La Directrice d’école [DE] : A la rentrée, ou en cours d’année s’il y a du nouveau, il faut préciser son nom sur la liste des personnes autorisées par les parents à venir chercher un enfant à l’école. Quand on constate via la fiche de renseignement que les parents d’un enfant sont séparés, nous sommes plus vigilents à ce que cette fiche soit bien remplie par tout le monde.

Comment vous assurez-vous que l’information entre chaque parent circule bien ?

[DE] : Par le dialogue avec les parents, c’est essentiel ! En effet, de nombreux enfants vivent aujourd’hui entre deux maisons, en garde alternée ou en long weekend incluant des jours de classe. Et c’est une gestion différente, c’est sûr.
Concrètement, à chaque nouvelle arrivée d’un élève dans mon établissement, je reçois ses parents, afin de connaître et comprendre dans quel contexte familial l’enfant évolue. Le dialogue favorise la liaison entre l’école, les instituteurs et les parents. Et dans le cas d’une famille recomposée, s’il y a des beaux-parents, nous préférons le savoir :  si je sais des parents eux-mêmes qu’un beau-parent est actif dans la vie quotidienne de l’enfant, je n’hésite pas à le contacter quand les deux parents ne sont pas joignables.

Limitez-vous la liste des personnes autorisées à venir chercher un enfant à l’école ?

[DE] : A priori, il n’y a pas de limite. Dans mon établissement, nous fonctionnons au besoin : cela dépendra du petit monde qui évolue autour de l’enfant, tant qu’il est bien identifié :  nounous, beaux-parents, grands-parents, tantes, etc…

Cela implique-t-il que les deux parents soient d’accord ?
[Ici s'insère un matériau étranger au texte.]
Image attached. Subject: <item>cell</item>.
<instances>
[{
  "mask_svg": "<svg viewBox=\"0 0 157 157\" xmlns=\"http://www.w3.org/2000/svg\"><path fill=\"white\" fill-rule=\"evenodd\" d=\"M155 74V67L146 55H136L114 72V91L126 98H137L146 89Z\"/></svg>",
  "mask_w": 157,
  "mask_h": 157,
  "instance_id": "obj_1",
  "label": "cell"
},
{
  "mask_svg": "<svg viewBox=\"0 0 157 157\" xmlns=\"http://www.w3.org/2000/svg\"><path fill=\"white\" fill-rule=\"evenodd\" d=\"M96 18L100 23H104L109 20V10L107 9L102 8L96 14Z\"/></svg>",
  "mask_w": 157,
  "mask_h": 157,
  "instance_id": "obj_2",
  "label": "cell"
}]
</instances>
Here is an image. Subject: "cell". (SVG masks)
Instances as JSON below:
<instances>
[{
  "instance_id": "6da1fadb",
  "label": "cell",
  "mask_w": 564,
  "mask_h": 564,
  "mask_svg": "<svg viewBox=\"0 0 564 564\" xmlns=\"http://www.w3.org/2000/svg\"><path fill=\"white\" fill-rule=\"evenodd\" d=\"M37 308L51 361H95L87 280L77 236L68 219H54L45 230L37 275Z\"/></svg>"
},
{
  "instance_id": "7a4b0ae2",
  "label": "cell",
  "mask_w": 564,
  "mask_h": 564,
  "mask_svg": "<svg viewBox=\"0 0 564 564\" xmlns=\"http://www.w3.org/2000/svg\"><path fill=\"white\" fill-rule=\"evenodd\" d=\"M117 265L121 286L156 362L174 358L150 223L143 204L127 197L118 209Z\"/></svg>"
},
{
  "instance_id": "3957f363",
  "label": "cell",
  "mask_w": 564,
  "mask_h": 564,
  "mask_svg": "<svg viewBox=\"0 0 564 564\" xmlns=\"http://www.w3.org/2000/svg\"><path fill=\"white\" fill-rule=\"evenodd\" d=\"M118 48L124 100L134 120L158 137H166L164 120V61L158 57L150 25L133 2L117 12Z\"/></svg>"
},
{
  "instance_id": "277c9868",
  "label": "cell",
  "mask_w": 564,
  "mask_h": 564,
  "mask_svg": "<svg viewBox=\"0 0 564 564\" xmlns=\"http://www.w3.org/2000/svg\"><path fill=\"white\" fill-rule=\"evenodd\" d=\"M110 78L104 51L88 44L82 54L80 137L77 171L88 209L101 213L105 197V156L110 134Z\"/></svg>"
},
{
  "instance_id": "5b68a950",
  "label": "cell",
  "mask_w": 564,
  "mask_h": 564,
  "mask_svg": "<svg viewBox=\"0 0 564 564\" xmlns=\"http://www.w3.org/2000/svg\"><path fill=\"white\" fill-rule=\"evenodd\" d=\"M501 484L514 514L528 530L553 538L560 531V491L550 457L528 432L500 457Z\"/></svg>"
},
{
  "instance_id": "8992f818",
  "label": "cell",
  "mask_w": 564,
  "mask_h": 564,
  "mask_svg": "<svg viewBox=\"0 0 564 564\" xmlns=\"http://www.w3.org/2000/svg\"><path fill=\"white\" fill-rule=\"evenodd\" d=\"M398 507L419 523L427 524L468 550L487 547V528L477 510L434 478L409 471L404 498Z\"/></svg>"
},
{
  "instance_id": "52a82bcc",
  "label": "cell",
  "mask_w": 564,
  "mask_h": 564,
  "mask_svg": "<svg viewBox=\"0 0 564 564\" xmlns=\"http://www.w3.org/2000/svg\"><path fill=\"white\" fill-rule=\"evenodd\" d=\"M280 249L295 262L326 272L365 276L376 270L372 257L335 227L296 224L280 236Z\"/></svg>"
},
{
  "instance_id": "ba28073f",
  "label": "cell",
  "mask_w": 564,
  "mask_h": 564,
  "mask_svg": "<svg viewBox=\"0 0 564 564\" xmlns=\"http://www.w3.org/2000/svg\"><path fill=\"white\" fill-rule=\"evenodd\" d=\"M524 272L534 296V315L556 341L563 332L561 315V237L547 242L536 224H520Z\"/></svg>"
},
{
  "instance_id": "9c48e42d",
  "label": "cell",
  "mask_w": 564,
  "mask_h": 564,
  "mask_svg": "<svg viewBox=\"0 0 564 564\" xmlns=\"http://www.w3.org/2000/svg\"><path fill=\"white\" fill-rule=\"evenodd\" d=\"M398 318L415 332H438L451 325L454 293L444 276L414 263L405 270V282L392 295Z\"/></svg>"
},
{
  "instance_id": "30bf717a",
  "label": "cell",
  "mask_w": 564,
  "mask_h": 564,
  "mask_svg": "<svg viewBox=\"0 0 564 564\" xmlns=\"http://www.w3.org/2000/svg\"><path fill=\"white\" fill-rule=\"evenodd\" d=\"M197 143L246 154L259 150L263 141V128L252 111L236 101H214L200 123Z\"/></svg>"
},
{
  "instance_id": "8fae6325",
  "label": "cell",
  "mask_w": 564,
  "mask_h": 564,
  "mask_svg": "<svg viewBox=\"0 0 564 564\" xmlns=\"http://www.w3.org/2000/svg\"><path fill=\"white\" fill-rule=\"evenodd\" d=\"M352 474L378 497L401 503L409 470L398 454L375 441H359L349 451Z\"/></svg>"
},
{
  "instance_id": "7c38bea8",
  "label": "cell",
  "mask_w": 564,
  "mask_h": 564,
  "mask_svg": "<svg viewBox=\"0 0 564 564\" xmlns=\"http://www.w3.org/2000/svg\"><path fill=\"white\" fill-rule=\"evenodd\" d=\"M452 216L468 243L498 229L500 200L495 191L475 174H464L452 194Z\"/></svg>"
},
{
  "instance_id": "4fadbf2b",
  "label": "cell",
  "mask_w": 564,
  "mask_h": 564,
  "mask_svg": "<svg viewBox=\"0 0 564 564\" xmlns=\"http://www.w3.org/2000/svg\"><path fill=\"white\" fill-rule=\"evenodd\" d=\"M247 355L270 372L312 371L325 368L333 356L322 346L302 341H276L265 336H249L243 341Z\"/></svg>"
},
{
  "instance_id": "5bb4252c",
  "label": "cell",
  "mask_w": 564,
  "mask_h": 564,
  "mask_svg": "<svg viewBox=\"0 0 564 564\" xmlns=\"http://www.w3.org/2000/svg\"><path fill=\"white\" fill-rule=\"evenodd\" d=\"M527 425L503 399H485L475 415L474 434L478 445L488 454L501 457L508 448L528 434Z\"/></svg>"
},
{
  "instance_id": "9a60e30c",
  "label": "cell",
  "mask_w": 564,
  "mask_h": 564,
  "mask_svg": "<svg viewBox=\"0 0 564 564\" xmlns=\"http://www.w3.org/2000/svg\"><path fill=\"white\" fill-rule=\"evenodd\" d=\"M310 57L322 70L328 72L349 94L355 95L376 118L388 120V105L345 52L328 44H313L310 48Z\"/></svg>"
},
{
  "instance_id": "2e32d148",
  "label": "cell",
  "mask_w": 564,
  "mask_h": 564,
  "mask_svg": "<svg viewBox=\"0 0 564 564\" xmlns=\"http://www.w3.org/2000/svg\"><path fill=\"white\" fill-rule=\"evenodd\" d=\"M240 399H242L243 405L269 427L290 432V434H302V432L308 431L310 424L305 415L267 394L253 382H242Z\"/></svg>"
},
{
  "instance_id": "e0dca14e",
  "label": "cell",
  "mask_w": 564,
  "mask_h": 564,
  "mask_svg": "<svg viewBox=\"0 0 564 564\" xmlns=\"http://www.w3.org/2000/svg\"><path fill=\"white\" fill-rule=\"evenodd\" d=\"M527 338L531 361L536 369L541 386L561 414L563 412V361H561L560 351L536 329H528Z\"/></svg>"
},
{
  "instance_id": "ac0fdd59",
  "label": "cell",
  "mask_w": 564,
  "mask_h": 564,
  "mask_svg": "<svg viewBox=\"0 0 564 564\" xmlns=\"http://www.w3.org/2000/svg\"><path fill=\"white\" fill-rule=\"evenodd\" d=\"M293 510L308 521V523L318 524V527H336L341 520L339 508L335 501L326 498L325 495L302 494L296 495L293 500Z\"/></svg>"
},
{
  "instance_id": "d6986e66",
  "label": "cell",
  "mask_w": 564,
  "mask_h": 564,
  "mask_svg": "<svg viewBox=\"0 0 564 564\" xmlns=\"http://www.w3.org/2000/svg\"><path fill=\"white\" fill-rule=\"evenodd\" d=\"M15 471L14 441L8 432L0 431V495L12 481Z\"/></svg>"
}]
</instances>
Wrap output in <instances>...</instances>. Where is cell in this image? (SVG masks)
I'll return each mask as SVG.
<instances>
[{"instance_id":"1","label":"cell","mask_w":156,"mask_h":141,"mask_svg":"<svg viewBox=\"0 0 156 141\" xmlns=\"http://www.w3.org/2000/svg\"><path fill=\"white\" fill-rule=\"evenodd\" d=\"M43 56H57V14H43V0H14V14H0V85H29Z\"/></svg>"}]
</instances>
[DE] : La plupart du temps, dans l’intérêt de l’enfant, ils le sont. Aujourd’hui, la recomposition familiale est un cas répandu, et les parents sont assez intelligents pour autoriser mutuellement les beaux-parents à venir chercher leur enfant à l’école. Mais bien sûr, il arrive que certains parents soient en conflit violent et refuse tout dialogue. Là, c’est très dure pour l’enfant, car c’est alors lui qui subit la situation. Certains parents refusent même de partager un cahier de liaison commun, et l’enfant gère en double toute la liaison entre ses parents et son école. Quant au beau-aprent, on marche vraiment sur des oeufs, mais je préfère en tenir compte dans la mesure du possible.

Pourquoi souhaitez-vous que votre témoignage reste anonyme ?

[DE] : Je ne préfère pas m’exposer à des représailles juridiques, si par hasard, je dérogeais sans le savoir au règlement. Par exemple, si la liste des personnes autorisées est juridiquement limitée à trois, c’est très peu dans le cas d’une famille recomposée. Mais d’ici à retrouver l’article de loi stipulant exactement quel est ce nombre, quand on peut fonctionner à la confiance, je choisis la confiance. En effet, en tant que directrice d’école, mon but est avant tout de protéger l’enfant d’une trop grande rigidité des règlements, pas forcément alignés à la réalité familiale d’aujourd’hui, donc je n’hésite pas à m’adapter à sa réalité. Quand les recompositions familiales nous mettent en situation de tâtonnement sur le plan juridique, j’exerce davantage mon métier à l’intuition et à l’expérience.